### SUPPLIED TEXT:
====

What is Proper Offshore Business Planning

Posted on 05/23/2016 ~ Categorized as Invest
What is Proper Offshore Business Planning

With all the bad press the offshore industry is getting, I thought I’d take a minute to talk about proper offshore business planning. What is legal offshore business planning and what’s not. How has offshore business planning changed and what direction is it going.

The impetus for this article on offshore business planning was two posts I read that so mischaracterized the offshore world as to be ridiculous. News sites are using the Panama papers to attack anyone who holds a different position than their Editor and was “caught” investing outside of the United States.

The best example comes from the always a fair and balanced Fox News. They targeted democrat billionaire George Soros for being named in the Panama Papers. The implication was that he used secret offshore companies to improperly “hide ownership of cash, real estate and other assets from securities regulators and tax collectors…”

According to Forbes, Mr. Soros is the 23rd richest person on the planet. He was ranked #15 in United States and the #10 The Highest-Earning Hedge Fund Managers this year. I guess he couldn’t afford to hire a professional to set up his secret company because the did a horrible job at secrecy.

His offshore companies bear his name. That’s a terrible strategy if you want to keep things secret and away from the tax man.

Soros named his offshore structures: Soros Finance, Inc. incorporated in Panama, Soros Holdings Limited set up in the British Virgin Islands, and a limited partnership called Soros Capital was created in Bermuda.

Of course, Fox News knows these are completely legal structures setup to maximize the benefit of US tax laws or to facilitate international transactions. Fox is using the Panama Papers to take a shot at a major financier of Democrats across the country and imply wrongdoing where they know none exists.

The next was from the other side of the political spectrum, Panama Papers Confirm Miami a Disneyland for Fraud in the Huffington Post is complete shite. HufPo may not be fair and balanced, but are always bastion for political correctness.

====

### WORK REQUIRED:
Reproduce verbatim the part of the offshore business planning post that opens with the words containing "His offshore companies" and closes with "created in Bermuda.".

### EXCERPTED RECORDS:
====

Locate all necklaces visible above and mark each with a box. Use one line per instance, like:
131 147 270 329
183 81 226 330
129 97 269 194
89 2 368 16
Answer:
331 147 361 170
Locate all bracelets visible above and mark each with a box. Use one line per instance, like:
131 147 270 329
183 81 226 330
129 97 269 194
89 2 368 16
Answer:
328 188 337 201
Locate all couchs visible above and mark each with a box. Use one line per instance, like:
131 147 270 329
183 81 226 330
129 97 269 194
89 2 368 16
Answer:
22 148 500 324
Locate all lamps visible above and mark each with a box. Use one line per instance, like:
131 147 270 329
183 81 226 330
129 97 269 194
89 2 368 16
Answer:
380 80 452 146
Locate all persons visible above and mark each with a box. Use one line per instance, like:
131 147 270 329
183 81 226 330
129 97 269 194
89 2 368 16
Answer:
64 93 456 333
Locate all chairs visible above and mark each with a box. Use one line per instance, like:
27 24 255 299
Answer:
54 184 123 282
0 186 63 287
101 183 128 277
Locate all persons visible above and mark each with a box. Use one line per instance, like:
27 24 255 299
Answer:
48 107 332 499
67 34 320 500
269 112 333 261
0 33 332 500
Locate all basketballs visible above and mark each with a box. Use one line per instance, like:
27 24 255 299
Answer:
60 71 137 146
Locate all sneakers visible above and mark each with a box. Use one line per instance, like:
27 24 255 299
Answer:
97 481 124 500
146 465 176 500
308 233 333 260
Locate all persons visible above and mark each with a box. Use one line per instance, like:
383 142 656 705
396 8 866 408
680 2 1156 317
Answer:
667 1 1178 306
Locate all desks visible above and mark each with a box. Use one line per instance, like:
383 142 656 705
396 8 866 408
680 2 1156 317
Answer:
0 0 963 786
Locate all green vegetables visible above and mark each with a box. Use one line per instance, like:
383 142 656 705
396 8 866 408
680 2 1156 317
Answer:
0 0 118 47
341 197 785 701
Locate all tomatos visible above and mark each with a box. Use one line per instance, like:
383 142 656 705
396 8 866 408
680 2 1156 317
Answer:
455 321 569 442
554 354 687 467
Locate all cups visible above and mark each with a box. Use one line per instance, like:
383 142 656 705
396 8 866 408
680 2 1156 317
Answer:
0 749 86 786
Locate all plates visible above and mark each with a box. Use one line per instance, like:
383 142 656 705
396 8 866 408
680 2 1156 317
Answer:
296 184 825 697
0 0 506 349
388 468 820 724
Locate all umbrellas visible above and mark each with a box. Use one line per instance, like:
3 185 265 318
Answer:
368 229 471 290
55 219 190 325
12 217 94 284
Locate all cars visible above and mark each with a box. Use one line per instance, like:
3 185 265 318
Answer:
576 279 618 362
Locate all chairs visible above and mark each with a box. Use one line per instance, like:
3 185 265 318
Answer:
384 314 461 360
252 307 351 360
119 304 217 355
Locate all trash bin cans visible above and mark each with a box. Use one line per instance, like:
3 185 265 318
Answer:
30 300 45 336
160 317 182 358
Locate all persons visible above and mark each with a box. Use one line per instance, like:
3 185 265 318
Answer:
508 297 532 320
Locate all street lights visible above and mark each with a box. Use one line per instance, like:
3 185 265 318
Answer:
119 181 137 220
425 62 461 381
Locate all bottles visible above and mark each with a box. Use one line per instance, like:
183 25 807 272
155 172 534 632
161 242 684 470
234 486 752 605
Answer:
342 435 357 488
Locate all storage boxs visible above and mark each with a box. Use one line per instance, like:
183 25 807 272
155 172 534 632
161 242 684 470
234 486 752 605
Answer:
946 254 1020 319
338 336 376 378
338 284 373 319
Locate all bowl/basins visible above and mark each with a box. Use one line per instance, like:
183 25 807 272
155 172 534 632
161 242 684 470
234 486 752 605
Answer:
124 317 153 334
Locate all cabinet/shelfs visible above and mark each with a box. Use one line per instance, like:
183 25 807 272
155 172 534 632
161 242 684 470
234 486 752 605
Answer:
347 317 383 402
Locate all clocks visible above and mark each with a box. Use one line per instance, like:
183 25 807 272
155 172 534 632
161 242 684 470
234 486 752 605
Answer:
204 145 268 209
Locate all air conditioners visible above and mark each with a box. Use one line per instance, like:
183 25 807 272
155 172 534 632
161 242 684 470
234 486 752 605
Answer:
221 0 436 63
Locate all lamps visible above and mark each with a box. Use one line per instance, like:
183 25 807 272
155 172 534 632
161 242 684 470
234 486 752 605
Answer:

====

### WRITTEN REPLY:
His offshore companies bear his name. That’s a terrible strategy if you want to keep things secret and away from the tax man.

Soros named his offshore structures: Soros Finance, Inc. incorporated in Panama, Soros Holdings Limited set up in the British Virgin Islands, and a limited partnership called Soros Capital was created in Bermuda.